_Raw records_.
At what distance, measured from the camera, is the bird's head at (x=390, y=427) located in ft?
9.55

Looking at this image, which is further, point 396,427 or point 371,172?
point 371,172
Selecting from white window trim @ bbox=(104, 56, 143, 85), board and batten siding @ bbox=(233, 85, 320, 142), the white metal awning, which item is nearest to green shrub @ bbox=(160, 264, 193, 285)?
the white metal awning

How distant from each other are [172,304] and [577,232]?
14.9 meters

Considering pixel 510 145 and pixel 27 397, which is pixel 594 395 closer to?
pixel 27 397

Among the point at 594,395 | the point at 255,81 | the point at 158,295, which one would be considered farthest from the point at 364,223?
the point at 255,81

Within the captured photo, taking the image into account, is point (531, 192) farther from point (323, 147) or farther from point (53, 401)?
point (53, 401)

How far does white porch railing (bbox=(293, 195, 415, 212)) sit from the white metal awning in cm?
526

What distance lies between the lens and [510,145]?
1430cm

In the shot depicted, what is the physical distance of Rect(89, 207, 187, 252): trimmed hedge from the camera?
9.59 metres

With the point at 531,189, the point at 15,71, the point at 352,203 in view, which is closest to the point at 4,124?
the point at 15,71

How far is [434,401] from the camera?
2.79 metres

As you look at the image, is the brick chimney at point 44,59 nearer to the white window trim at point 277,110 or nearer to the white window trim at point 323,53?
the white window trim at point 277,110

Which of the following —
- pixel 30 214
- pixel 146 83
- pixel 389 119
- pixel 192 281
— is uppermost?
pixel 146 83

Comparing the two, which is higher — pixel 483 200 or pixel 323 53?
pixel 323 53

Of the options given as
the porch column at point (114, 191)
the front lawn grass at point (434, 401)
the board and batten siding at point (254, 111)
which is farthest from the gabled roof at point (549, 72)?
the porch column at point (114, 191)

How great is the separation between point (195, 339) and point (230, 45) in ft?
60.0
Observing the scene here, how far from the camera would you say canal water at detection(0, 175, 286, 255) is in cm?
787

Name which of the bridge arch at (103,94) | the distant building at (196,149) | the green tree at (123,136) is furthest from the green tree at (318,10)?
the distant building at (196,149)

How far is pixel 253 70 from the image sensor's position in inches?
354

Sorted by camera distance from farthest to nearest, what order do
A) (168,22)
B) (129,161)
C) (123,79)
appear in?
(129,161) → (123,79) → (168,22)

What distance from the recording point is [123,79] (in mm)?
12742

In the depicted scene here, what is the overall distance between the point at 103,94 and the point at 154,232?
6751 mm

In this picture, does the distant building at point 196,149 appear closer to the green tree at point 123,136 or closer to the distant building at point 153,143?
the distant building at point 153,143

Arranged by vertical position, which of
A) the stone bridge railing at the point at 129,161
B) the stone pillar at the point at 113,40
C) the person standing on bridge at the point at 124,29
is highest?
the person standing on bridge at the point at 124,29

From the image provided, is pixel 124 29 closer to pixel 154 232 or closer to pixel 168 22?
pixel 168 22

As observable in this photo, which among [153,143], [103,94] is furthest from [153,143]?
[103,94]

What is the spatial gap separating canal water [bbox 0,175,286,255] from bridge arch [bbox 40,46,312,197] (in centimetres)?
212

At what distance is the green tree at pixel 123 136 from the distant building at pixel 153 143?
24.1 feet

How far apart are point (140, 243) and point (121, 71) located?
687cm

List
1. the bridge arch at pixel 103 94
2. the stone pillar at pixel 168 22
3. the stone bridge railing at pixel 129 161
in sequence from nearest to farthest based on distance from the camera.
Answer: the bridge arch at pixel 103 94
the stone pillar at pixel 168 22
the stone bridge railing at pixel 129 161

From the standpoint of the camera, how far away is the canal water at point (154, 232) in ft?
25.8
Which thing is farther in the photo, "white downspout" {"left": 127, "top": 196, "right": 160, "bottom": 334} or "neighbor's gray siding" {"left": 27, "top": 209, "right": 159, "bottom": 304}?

_Problem details_. Return all of the material above unchanged, line for line.

_Output below_.
At what distance, measured from the camera, is the bird's head at (x=390, y=427) located in ft?
9.55

Looking at this image, which is further, point 396,427 or point 371,172?
point 371,172
Selecting from white window trim @ bbox=(104, 56, 143, 85), board and batten siding @ bbox=(233, 85, 320, 142), the white metal awning, which item is nearest to green shrub @ bbox=(160, 264, 193, 285)?
the white metal awning

How distant from each other are [172,304] and [577,232]?
14.9 meters

Considering pixel 510 145 and pixel 27 397, which is pixel 594 395 closer to?
pixel 27 397

Among the point at 594,395 | the point at 255,81 | the point at 158,295, which one would be considered farthest from the point at 364,223?
the point at 255,81

Within the captured photo, taking the image into account, is point (531, 192) farther from point (323, 147) or farther from point (53, 401)?
point (53, 401)

How far does white porch railing (bbox=(293, 195, 415, 212)) sit from the white metal awning in cm?
526

What distance lies between the lens and [510,145]?
1430cm

In the shot depicted, what is the physical distance of Rect(89, 207, 187, 252): trimmed hedge from the camera?
9.59 metres

With the point at 531,189, the point at 15,71, the point at 352,203 in view, which is closest to the point at 4,124?
the point at 15,71

How far is [434,401] from the camera?
2.79 metres

As you look at the image, is the brick chimney at point 44,59 nearer to the white window trim at point 277,110 or nearer to the white window trim at point 323,53?
the white window trim at point 277,110

Which of the following —
- pixel 30 214
- pixel 146 83
- pixel 389 119
- pixel 192 281
— is uppermost?
pixel 146 83

Comparing the two, which is higher — pixel 483 200 or pixel 323 53?
pixel 323 53

Of the options given as
the porch column at point (114, 191)
the front lawn grass at point (434, 401)
the board and batten siding at point (254, 111)
which is farthest from the gabled roof at point (549, 72)?
the porch column at point (114, 191)

How great is the separation between point (195, 339) and point (230, 45) in ft?
60.0
Observing the scene here, how far from the camera would you say canal water at detection(0, 175, 286, 255) is in cm?
787

Name which of the bridge arch at (103,94) | the distant building at (196,149) | the green tree at (123,136) is furthest from the green tree at (318,10)?
the distant building at (196,149)

How far is pixel 253 70 from the image sensor's position in inches?
354

Sorted by camera distance from farthest to nearest, what order do
A) (168,22)
B) (129,161)
C) (123,79)
appear in?
(129,161) → (123,79) → (168,22)

What distance from the recording point is [123,79] (in mm)?
12742

In the depicted scene here, what is the overall distance between the point at 103,94 and the point at 154,232?
6751 mm

In this picture, does the distant building at point 196,149 appear closer to the green tree at point 123,136 or closer to the distant building at point 153,143?
the distant building at point 153,143

Arranged by vertical position, which of
A) the stone bridge railing at the point at 129,161
B) the stone pillar at the point at 113,40
C) the person standing on bridge at the point at 124,29
is highest?
the person standing on bridge at the point at 124,29

From the image provided, is pixel 124 29 closer to pixel 154 232 or closer to pixel 168 22?
pixel 168 22

As observable in this photo, which among [153,143], [103,94] is furthest from [153,143]?
[103,94]

What is the spatial gap separating canal water [bbox 0,175,286,255] from bridge arch [bbox 40,46,312,197] (in centimetres)?
212

At what distance is the green tree at pixel 123 136 from the distant building at pixel 153 143?
24.1 feet

How far apart are point (140, 243) and point (121, 71) located?
687cm

List
1. the bridge arch at pixel 103 94
2. the stone pillar at pixel 168 22
3. the stone bridge railing at pixel 129 161
in sequence from nearest to farthest based on distance from the camera.
Answer: the bridge arch at pixel 103 94
the stone pillar at pixel 168 22
the stone bridge railing at pixel 129 161

From the standpoint of the camera, how far away is the canal water at point (154, 232) in ft?
25.8
Which thing is farther in the photo, "white downspout" {"left": 127, "top": 196, "right": 160, "bottom": 334} or "neighbor's gray siding" {"left": 27, "top": 209, "right": 159, "bottom": 304}?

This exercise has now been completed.